The sonic world building of the album is apparent from the opening title track. Like the shifts between (un)realities in David Cronenberg’s Existenz you are here in the quotidian / then you are there in the elsewhere. This particular elsewhere is a dancefloor at the edge of time, the rising and falling synths making you feel alone in a crowded room. “Descent” is where the mission begins: psychonauts clamber into metallic chambers which are released down into the earth, physical journey and lucid dreaming occurring simultaneously. The vocodered voice is urgent in a way that suggests a counterpoint with “Lost Ways” from Stasis. After that it’s into the shadows and through arterial corridors, treading lightly so as not to slip away into the inky dark. Then “Mindshaft” lands and it’s as if thousands of lights have been switched on at once and a vast alien cavern populated with temporary man-made structures is illuminated. “Mindshaft” is a pure expression of early house music, as if made out of air and filtered through Pye Corner Audio interiority. It soars underneath its own surfaces, demands repeat immersion and is up there with the finest Pye Corner Audio transmissions.
“Imprisoned Splendour” is beautiful subterranean electronica, suggesting that desolate Ballardian playgrounds also exist near the planetary core. Meanwhile, the slow throb of “The Seventh Labyrinth” shows that sensuality isn’t absent in the great underneath. It’s difficult to break tracks away from the implied narrative and examine them under the microscope. The album flows like underground rivers or a mycelium network, each and every pathway beckoning to be explored in(de)finitely. The icy SF of “Buried Memories” points towards the synth majesty of “Surfacing” which slowly and inexorably uplifts into ellipsis.

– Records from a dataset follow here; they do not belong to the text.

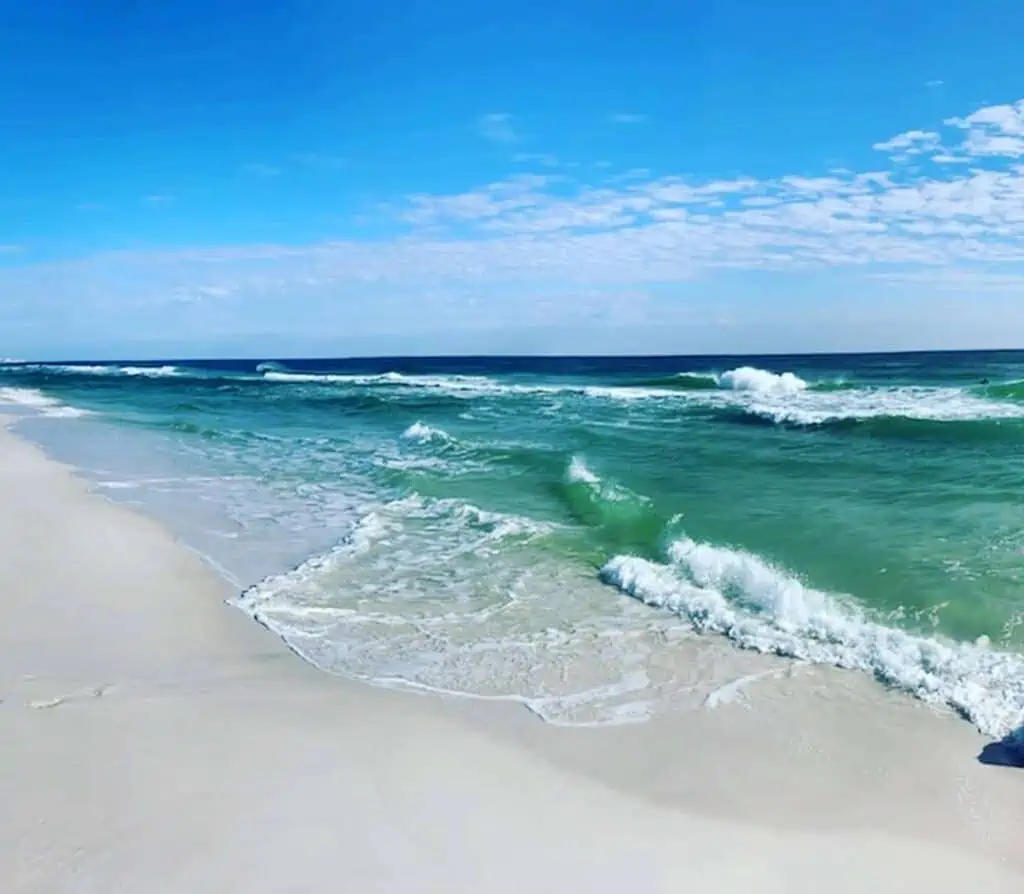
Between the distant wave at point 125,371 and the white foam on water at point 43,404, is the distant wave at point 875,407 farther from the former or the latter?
the distant wave at point 125,371

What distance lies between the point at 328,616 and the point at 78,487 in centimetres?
854

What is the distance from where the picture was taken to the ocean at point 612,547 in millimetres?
6250

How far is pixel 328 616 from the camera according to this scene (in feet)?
24.1

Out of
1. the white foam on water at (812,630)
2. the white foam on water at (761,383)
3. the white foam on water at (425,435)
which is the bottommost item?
the white foam on water at (812,630)

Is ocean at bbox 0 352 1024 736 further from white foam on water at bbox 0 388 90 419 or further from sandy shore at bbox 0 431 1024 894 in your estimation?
white foam on water at bbox 0 388 90 419

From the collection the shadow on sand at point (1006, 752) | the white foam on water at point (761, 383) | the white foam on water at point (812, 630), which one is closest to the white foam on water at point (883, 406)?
the white foam on water at point (761, 383)

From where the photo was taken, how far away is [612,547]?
9.99 m

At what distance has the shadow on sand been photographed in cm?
464

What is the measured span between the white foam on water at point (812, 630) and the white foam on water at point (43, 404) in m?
26.4

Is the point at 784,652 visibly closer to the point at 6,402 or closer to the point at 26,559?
the point at 26,559

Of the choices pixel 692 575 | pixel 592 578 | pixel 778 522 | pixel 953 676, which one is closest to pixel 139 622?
pixel 592 578

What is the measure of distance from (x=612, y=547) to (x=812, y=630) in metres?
3.45

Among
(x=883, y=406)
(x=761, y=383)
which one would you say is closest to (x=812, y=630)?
(x=883, y=406)

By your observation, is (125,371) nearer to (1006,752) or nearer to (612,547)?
(612,547)
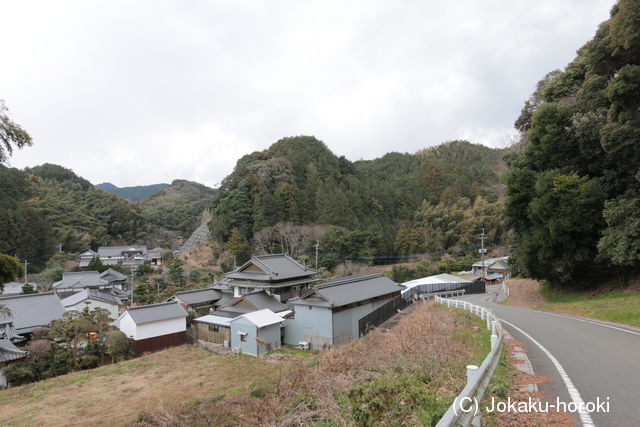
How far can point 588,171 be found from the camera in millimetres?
15391

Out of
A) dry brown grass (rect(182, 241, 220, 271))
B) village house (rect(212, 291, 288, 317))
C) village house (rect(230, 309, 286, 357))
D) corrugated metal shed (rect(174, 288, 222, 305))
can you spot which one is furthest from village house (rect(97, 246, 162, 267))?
village house (rect(230, 309, 286, 357))

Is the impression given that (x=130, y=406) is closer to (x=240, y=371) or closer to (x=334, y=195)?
(x=240, y=371)

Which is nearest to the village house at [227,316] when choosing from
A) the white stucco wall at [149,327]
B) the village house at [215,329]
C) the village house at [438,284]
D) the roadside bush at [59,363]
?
the village house at [215,329]

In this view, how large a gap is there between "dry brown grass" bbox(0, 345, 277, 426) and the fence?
19.1 feet

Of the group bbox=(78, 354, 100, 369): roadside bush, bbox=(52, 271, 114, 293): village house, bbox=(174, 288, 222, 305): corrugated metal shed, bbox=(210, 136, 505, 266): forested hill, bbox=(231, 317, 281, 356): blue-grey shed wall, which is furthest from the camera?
bbox=(210, 136, 505, 266): forested hill

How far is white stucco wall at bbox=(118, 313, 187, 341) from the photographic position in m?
18.5

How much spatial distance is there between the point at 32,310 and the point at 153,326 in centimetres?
773

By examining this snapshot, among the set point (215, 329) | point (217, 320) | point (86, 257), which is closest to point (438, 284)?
point (217, 320)

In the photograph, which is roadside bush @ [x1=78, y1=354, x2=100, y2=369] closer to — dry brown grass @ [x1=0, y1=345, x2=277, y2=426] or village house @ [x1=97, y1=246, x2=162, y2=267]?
dry brown grass @ [x1=0, y1=345, x2=277, y2=426]

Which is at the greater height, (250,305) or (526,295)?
(250,305)

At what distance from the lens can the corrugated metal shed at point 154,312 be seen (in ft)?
61.1

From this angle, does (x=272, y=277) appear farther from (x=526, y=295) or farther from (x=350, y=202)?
(x=350, y=202)

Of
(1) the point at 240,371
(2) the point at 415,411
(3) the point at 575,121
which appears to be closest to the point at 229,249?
(1) the point at 240,371

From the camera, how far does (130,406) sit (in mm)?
9156
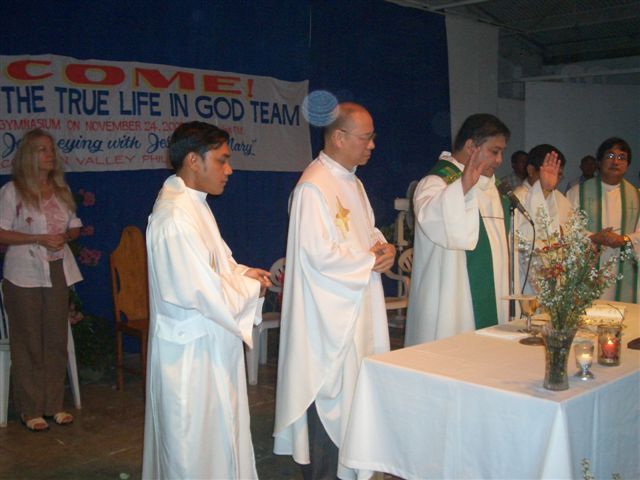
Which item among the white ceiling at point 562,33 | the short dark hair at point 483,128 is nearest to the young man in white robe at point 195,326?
the short dark hair at point 483,128

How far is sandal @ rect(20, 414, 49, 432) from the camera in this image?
4402 millimetres

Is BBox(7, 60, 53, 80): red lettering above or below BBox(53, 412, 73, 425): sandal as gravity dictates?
above

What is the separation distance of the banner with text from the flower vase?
14.4 feet

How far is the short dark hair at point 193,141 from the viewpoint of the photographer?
9.09 ft

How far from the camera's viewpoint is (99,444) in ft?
13.8

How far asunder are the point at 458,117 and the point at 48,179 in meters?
5.86

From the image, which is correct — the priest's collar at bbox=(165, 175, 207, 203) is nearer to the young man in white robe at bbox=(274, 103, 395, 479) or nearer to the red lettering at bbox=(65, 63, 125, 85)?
the young man in white robe at bbox=(274, 103, 395, 479)

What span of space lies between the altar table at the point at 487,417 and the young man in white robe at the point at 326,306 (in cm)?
52

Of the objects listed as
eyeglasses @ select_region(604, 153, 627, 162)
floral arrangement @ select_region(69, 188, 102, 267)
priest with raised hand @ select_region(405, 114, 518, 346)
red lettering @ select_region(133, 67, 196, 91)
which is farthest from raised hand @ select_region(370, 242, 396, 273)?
red lettering @ select_region(133, 67, 196, 91)

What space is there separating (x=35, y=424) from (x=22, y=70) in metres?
2.59

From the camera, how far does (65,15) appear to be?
5.70 m

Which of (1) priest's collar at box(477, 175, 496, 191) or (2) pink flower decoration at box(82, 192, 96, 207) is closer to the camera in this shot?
(1) priest's collar at box(477, 175, 496, 191)

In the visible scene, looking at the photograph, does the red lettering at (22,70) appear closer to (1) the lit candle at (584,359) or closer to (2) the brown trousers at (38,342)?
(2) the brown trousers at (38,342)

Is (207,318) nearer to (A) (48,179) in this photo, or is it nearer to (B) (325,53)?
(A) (48,179)
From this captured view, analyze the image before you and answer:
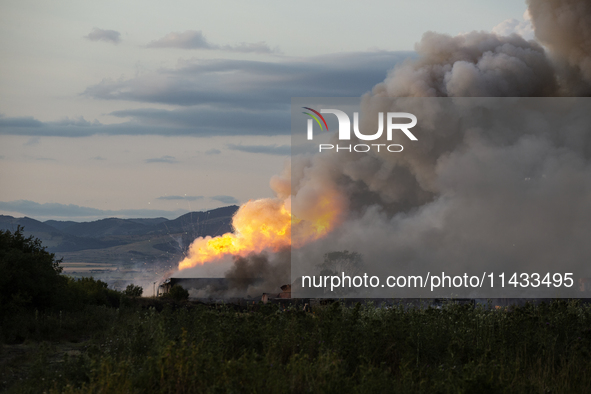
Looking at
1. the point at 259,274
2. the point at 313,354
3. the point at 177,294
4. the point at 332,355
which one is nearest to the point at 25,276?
the point at 313,354

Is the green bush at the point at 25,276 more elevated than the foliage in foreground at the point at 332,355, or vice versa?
the green bush at the point at 25,276

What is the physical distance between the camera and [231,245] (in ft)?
195

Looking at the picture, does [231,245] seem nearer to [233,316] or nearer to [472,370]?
[233,316]

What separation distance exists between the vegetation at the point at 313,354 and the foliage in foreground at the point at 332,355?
0.08 feet

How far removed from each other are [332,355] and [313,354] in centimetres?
148

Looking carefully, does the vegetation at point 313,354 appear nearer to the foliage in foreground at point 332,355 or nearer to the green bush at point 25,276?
the foliage in foreground at point 332,355

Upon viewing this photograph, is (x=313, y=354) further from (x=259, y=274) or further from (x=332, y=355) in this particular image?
(x=259, y=274)

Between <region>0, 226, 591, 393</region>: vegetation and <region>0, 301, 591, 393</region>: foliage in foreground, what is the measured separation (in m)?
0.02

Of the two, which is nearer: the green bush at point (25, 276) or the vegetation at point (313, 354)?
the vegetation at point (313, 354)

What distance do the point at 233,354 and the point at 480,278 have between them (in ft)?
163

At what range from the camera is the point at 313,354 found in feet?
34.0

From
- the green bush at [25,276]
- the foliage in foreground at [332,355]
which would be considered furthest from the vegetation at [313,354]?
the green bush at [25,276]

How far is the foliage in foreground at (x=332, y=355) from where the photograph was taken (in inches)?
317

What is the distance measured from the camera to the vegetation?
8.08 meters
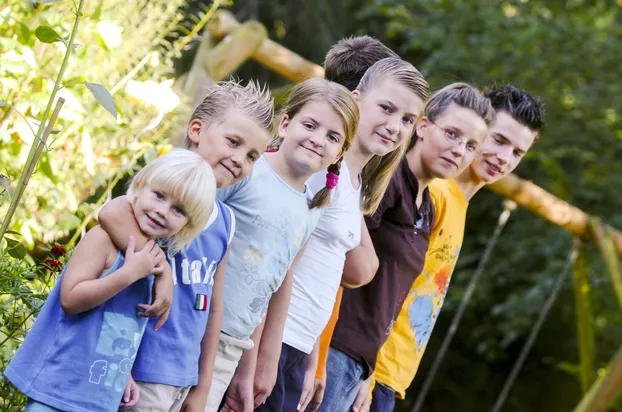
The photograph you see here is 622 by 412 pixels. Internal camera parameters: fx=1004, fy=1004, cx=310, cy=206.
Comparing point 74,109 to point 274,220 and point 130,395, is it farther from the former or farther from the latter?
point 130,395

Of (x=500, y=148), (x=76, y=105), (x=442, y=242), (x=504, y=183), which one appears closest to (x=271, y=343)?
(x=442, y=242)

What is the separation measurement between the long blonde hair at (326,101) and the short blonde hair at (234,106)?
9 cm

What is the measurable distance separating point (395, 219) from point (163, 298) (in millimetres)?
885

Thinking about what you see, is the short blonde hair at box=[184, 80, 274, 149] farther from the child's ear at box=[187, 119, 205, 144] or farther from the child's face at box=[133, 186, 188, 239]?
the child's face at box=[133, 186, 188, 239]

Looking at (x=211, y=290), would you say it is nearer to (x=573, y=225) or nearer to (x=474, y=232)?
(x=573, y=225)

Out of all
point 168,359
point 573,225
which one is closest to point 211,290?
point 168,359

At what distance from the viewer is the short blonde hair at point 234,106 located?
1798 mm

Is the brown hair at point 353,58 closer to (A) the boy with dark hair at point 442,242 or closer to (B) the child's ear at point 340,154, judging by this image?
(B) the child's ear at point 340,154

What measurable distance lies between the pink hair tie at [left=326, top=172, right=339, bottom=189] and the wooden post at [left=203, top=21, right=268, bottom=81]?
1481mm

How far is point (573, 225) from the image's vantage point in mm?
4582

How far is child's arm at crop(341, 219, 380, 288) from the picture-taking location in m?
2.10

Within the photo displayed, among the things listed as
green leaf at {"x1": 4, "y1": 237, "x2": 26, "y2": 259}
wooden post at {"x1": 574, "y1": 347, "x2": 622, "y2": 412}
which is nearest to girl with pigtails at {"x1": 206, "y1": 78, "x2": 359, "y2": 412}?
green leaf at {"x1": 4, "y1": 237, "x2": 26, "y2": 259}

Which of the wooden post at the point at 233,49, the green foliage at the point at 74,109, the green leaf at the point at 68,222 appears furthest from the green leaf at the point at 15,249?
the wooden post at the point at 233,49

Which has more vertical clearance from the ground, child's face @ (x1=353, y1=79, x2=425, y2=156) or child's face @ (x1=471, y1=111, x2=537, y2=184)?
child's face @ (x1=471, y1=111, x2=537, y2=184)
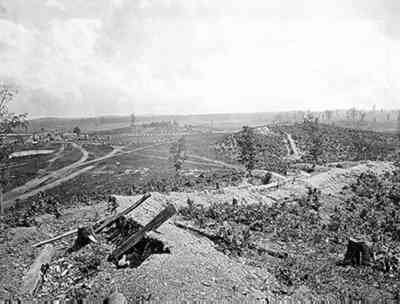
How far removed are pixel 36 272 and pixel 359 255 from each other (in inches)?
414

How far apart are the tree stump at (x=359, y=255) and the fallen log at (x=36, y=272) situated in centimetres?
985

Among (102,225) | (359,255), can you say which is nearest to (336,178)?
(359,255)

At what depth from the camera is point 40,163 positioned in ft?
184

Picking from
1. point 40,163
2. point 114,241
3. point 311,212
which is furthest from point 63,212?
point 40,163

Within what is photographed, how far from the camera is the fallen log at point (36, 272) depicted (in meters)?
8.70

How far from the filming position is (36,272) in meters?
9.31

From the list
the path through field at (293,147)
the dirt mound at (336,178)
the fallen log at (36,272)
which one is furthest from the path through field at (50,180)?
the path through field at (293,147)

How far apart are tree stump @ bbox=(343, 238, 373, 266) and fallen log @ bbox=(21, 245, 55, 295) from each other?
9.85 metres

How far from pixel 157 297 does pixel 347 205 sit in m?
15.1

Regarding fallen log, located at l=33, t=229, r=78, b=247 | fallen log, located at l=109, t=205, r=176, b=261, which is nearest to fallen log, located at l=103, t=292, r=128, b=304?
fallen log, located at l=109, t=205, r=176, b=261

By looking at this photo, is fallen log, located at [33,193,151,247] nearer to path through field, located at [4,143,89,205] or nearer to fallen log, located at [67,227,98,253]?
fallen log, located at [67,227,98,253]

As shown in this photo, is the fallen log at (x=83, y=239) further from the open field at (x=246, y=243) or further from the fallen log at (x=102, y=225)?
the fallen log at (x=102, y=225)

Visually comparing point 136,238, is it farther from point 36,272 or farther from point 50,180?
point 50,180

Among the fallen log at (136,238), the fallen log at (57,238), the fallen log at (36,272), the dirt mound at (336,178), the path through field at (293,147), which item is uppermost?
the fallen log at (136,238)
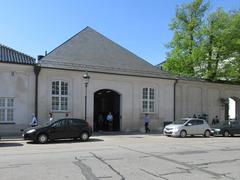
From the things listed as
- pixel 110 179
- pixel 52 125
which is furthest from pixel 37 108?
pixel 110 179

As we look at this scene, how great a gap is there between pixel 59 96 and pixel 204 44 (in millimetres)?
18137

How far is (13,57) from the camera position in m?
26.6

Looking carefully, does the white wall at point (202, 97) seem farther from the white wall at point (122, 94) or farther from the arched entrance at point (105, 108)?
the arched entrance at point (105, 108)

Hollow Earth is ripe with dark potentiality, although that’s not to suggest it’s a wholly dark journey. There’s a Space Age optimism that runs through its core, an open curiosity in the potential of sound and music to affect. The interiors of the album are vast and intimate. Abandoned cities as in Lovecraft’s At the Mountains of Madness, but rendered in Brutalist lines instead of cyclopean shapes. The room at the end of Kubrick’s 2001, with time collapsed and cosmic renewal made possible within an individual. Pye Corner Audio plays with scale and disguises hope within shadows. That Hollow Earth does all these things and more marks it out as a future classic.